Unless a power description says otherwise, a conjuration can’t be attacked or physically affected, and allies of the conjuration’s creator can move through the space a conjuration occupies, but enemies can’t. A conjuration uses your ability scores and defenses to determine the outcome of attacks it makes and attacks against it (if such attacks are possible). Environmental phenomena and other forces have no effect on a conjuration unless a power description says otherwise. For example, a conjuration that produces an icy hand functions in a fiery, volcanic cavern without penalty. [/spoiler]
Mage Hand:
blablabla
At-Will - Arcane, Conjuration
blablala
As a move action, you can move the hand up to 5 squares
Czyli możemy spokojnie w niebezpiecznych obszarach chodzić z ciągle aktywnym Mage Handem, który daje nam kilka drobnych przewag w walce.
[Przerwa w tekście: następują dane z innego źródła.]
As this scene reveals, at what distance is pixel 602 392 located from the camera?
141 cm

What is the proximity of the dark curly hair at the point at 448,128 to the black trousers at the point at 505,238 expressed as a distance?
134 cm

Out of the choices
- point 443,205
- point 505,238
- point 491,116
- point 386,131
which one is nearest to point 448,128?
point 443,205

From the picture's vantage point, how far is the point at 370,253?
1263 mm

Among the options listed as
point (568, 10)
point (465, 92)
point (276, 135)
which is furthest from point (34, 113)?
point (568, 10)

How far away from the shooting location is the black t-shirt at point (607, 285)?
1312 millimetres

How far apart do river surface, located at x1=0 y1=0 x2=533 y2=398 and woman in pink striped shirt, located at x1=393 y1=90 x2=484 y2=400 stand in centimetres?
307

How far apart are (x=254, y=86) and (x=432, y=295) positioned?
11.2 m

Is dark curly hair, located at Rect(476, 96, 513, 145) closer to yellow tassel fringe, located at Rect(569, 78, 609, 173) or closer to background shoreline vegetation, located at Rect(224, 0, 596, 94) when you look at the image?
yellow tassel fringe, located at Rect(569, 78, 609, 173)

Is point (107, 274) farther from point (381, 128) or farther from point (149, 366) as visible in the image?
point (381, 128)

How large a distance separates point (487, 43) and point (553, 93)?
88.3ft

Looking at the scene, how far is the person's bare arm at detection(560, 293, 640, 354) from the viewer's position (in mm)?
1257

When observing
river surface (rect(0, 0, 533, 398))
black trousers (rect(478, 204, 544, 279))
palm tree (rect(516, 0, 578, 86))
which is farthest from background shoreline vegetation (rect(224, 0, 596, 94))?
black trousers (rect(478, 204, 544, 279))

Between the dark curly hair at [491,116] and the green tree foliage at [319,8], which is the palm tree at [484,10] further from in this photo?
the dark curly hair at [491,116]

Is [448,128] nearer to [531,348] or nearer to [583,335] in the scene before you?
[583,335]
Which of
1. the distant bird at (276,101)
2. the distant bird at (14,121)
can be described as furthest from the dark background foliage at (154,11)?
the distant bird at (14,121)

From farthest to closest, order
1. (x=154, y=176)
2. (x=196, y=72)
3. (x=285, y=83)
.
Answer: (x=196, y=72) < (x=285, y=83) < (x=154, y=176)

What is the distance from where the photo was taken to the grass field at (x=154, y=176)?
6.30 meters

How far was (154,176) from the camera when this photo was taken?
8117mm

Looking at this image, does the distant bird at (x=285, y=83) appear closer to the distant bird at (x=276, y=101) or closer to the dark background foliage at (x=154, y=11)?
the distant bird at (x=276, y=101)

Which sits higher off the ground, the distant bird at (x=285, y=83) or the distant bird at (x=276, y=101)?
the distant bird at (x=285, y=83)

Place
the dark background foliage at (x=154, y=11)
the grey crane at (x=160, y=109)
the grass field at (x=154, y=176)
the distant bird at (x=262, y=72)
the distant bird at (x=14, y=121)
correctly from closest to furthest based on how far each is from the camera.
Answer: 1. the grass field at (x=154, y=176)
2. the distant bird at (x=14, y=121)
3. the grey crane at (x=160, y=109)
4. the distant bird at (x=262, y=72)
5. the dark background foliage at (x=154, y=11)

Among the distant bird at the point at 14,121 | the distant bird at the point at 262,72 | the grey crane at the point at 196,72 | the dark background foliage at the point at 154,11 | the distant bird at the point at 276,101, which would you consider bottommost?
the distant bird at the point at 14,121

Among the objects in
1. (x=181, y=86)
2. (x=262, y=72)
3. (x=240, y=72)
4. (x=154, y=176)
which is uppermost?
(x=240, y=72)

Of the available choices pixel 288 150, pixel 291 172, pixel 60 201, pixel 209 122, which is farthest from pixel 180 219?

1. Blokuje szarże. W 4.0 nie są wprawdzie tak niebezpieczne jak w 3.x, ale ciągle potrafią grać na nerwach.
2. Blokuje drzwi/wąskie korytarze - Postawiony w drzwiach sprawia, że są ostateczną przeszkodą dla walczących wręcz przeciwników jednocześnie nie pogarszając naszych możliwości ruchu i nie blokując linii strzału - coś czego Wojownik/Paladyn nie potrafi.
3. Ogranicza pole manewru przeciwników. Duzi i więksi przeciwnicy mogą mieć spore kłopoty w walce jeżeli zostaną przywiązani do ściany efektami conjuration - Multiclass Wizard>Cleric może ciągle utrzymywać przynajmniej 2 takie efekty i poruszać nimi ni poświęcając cennych akcji standardowych. To wystarcza żeby uwięzić przeciwnika w rogu, zablokować dojście do drużyny w korytarzu czy w wypadku wolniejszych przeciwników zmusić do biegania w kółko.